■ Items:
>>>>

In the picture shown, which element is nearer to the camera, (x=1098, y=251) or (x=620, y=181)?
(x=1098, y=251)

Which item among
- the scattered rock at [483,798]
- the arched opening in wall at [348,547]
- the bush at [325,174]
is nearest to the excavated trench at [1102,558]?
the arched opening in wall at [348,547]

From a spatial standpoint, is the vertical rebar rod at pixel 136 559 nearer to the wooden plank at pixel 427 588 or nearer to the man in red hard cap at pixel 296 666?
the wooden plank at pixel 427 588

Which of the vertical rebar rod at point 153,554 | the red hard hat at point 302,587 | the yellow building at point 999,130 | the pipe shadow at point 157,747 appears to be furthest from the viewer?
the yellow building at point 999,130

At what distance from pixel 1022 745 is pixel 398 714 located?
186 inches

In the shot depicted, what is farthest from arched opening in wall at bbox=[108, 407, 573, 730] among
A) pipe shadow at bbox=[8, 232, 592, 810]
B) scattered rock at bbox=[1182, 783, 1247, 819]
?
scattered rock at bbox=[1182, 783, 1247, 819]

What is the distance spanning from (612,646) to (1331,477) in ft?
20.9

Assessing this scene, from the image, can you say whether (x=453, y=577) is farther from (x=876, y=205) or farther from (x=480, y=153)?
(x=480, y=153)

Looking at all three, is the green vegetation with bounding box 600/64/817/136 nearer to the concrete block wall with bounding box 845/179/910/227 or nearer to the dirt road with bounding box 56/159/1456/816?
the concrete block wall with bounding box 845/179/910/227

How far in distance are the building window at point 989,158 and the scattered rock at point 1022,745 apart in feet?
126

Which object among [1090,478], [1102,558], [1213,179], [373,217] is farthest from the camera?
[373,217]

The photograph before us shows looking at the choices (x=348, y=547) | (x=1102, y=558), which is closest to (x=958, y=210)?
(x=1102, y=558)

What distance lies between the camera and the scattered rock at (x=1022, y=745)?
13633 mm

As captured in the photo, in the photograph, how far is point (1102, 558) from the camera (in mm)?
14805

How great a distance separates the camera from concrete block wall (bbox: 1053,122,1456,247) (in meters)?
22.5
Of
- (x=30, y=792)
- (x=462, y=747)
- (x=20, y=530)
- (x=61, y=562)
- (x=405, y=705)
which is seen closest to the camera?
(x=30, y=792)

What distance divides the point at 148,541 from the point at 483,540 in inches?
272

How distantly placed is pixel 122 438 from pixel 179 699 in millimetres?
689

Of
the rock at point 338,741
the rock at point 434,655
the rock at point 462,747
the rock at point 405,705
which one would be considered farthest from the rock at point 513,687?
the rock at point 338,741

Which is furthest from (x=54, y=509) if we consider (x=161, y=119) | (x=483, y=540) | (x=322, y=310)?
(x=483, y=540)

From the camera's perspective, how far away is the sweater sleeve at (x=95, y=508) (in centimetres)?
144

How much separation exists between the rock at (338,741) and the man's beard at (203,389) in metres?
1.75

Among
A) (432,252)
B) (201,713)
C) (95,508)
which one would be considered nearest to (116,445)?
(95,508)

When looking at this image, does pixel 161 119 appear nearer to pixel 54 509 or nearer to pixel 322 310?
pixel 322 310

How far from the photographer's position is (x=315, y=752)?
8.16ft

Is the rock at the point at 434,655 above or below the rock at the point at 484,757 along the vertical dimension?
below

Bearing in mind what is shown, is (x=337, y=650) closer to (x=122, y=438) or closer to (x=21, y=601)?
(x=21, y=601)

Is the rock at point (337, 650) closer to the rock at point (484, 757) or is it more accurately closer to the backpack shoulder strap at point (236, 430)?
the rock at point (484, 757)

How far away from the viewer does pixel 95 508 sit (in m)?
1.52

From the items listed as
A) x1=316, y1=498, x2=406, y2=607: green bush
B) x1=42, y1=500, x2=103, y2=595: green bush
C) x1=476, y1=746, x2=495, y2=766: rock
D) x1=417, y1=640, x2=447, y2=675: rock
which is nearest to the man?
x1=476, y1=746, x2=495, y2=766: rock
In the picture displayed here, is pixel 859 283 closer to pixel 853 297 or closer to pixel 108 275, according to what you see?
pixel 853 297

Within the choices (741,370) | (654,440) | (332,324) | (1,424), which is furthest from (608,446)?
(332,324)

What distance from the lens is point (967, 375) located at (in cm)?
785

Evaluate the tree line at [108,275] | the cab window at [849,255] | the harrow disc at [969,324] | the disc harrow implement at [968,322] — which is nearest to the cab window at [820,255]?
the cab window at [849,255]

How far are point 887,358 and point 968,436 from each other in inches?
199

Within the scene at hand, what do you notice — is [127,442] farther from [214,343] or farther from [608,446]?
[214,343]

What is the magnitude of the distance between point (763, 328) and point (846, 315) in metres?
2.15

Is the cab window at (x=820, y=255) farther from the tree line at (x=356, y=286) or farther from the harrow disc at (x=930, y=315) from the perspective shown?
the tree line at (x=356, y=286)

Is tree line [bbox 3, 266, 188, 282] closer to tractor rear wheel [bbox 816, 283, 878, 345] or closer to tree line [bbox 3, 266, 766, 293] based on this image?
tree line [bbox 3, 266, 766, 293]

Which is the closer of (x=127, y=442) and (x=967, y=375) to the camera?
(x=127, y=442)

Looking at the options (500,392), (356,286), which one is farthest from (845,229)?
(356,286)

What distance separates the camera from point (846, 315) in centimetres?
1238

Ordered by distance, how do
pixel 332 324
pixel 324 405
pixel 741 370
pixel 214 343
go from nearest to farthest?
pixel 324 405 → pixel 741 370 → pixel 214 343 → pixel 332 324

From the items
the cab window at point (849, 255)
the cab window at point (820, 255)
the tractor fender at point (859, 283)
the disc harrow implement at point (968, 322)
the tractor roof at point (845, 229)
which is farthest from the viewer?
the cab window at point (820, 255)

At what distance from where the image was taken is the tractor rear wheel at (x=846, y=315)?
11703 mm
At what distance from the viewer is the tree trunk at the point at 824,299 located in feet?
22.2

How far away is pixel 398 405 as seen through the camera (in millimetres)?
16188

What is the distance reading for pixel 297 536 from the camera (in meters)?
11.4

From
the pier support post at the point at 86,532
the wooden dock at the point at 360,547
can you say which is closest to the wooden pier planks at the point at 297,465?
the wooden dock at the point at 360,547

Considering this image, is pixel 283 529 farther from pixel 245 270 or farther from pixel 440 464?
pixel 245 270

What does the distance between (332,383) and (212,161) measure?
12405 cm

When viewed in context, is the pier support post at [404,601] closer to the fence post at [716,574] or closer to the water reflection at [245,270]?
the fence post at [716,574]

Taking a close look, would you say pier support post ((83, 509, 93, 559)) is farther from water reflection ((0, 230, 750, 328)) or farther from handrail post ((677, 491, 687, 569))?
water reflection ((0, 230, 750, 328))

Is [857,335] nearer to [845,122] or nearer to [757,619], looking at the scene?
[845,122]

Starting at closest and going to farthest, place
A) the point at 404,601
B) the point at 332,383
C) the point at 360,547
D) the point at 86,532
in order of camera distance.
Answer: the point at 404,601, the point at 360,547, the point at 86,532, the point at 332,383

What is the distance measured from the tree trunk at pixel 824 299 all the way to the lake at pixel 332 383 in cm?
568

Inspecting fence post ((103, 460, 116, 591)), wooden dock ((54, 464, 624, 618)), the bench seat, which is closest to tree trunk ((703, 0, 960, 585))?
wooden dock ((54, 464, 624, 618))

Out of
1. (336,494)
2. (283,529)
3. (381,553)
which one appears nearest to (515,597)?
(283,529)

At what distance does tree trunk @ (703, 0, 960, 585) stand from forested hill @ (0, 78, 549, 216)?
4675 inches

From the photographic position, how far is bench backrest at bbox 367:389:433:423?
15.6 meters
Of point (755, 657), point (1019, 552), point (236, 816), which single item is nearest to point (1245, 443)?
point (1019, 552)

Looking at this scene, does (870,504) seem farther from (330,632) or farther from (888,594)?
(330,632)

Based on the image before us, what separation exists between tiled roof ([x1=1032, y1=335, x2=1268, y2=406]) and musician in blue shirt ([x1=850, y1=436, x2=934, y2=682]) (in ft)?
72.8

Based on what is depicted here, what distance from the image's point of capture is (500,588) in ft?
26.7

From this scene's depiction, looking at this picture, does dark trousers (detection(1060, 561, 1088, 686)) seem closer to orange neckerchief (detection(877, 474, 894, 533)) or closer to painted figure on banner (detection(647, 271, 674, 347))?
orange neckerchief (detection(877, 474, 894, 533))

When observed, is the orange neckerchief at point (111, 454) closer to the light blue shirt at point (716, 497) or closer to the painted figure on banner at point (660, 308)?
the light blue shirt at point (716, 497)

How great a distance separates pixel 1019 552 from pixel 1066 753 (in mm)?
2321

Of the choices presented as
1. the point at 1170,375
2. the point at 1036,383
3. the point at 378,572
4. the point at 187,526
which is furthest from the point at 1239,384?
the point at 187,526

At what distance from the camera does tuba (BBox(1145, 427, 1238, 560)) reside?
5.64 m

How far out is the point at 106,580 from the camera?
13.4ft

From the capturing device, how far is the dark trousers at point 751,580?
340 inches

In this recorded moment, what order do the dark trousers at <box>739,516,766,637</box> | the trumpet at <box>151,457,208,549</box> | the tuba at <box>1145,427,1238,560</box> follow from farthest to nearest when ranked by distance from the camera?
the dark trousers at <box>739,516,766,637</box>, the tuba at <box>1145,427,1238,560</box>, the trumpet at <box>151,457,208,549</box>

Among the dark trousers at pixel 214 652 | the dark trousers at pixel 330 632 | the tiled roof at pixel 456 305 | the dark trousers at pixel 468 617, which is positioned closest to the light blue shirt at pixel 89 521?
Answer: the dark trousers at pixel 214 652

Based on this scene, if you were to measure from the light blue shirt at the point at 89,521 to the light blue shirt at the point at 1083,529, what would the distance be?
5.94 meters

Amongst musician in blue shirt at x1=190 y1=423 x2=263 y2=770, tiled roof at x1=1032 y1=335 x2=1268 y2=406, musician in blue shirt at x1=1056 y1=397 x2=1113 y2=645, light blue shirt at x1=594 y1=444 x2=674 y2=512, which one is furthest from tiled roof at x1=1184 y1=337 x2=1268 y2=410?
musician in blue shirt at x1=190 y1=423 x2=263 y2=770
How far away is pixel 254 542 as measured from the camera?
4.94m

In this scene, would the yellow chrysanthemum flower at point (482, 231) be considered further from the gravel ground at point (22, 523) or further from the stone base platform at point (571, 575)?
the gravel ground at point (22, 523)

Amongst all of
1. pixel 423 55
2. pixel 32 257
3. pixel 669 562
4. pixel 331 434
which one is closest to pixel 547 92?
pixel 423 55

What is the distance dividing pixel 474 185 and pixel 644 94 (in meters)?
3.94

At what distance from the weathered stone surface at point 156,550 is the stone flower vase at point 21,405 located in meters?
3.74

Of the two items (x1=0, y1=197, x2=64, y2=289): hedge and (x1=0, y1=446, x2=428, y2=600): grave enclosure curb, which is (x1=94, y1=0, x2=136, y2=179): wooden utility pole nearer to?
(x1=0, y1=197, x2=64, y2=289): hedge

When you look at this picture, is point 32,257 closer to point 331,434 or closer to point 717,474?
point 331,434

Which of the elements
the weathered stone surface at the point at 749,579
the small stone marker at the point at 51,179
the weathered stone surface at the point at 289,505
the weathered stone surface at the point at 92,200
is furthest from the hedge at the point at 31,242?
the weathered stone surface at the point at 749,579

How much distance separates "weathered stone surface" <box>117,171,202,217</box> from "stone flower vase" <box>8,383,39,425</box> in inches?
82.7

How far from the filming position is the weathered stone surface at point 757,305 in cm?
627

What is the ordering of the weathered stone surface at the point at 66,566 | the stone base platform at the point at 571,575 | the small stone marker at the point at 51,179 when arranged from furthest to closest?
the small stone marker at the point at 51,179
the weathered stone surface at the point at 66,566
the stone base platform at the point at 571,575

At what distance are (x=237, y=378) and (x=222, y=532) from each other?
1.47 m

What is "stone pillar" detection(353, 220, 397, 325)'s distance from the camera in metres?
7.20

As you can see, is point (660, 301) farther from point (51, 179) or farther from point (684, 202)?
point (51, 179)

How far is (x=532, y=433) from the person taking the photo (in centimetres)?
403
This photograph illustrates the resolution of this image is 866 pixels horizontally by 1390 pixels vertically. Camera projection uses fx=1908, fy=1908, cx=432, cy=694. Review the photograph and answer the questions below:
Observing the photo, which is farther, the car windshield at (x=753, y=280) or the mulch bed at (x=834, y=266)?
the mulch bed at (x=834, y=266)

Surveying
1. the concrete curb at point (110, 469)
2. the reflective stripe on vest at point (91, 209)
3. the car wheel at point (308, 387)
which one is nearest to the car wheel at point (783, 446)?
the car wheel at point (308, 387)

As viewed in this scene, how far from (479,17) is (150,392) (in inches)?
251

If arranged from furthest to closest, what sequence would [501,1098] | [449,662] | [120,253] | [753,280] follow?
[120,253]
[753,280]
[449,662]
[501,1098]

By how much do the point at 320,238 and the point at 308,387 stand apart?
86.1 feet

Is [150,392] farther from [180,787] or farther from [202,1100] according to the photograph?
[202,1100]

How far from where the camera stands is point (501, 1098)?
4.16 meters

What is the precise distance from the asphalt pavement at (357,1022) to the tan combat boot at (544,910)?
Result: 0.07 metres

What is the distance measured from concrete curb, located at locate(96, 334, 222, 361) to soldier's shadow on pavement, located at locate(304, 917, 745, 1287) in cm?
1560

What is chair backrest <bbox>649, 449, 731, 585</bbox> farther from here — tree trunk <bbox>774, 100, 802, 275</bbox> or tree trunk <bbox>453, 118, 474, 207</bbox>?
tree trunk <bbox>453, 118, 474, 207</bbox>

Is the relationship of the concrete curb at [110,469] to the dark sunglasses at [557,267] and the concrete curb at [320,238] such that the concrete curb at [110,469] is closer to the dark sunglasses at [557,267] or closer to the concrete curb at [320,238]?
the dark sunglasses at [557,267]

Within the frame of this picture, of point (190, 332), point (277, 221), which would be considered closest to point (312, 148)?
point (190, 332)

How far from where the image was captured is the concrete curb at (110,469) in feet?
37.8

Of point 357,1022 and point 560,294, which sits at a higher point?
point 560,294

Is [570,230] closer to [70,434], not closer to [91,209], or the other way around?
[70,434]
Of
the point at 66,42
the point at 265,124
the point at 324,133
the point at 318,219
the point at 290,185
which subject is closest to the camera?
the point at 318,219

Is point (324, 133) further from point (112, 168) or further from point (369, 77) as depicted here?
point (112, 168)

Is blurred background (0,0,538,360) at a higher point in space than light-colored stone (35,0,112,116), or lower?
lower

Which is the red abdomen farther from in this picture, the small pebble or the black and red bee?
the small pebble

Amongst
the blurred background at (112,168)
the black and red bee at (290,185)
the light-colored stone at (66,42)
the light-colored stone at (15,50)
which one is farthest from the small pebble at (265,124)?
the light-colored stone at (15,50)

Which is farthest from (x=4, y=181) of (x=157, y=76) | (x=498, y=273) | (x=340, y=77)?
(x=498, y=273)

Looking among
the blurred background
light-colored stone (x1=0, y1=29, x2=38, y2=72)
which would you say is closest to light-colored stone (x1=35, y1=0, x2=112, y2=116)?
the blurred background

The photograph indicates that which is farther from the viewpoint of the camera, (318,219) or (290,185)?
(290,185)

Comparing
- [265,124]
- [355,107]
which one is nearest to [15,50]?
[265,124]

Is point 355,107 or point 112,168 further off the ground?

<<<<

Reproduce exactly the lines from the one with "Which is farthest from (x=4, y=181)" through the end of the entries above, both ends included.

Which is farthest from (x=4, y=181) of (x=157, y=76) | (x=498, y=273) | (x=340, y=77)?
(x=498, y=273)

Looking among
the blurred background
light-colored stone (x1=0, y1=29, x2=38, y2=72)
which would you say is closest to light-colored stone (x1=35, y1=0, x2=112, y2=116)?
the blurred background

The photograph indicates that which is farther from the viewpoint of the camera, (318,219) or (290,185)?
(290,185)

Comparing
- [265,124]
- [355,107]
which one is nearest to [15,50]?
[265,124]

Is point 355,107 or point 112,168 further off the ground?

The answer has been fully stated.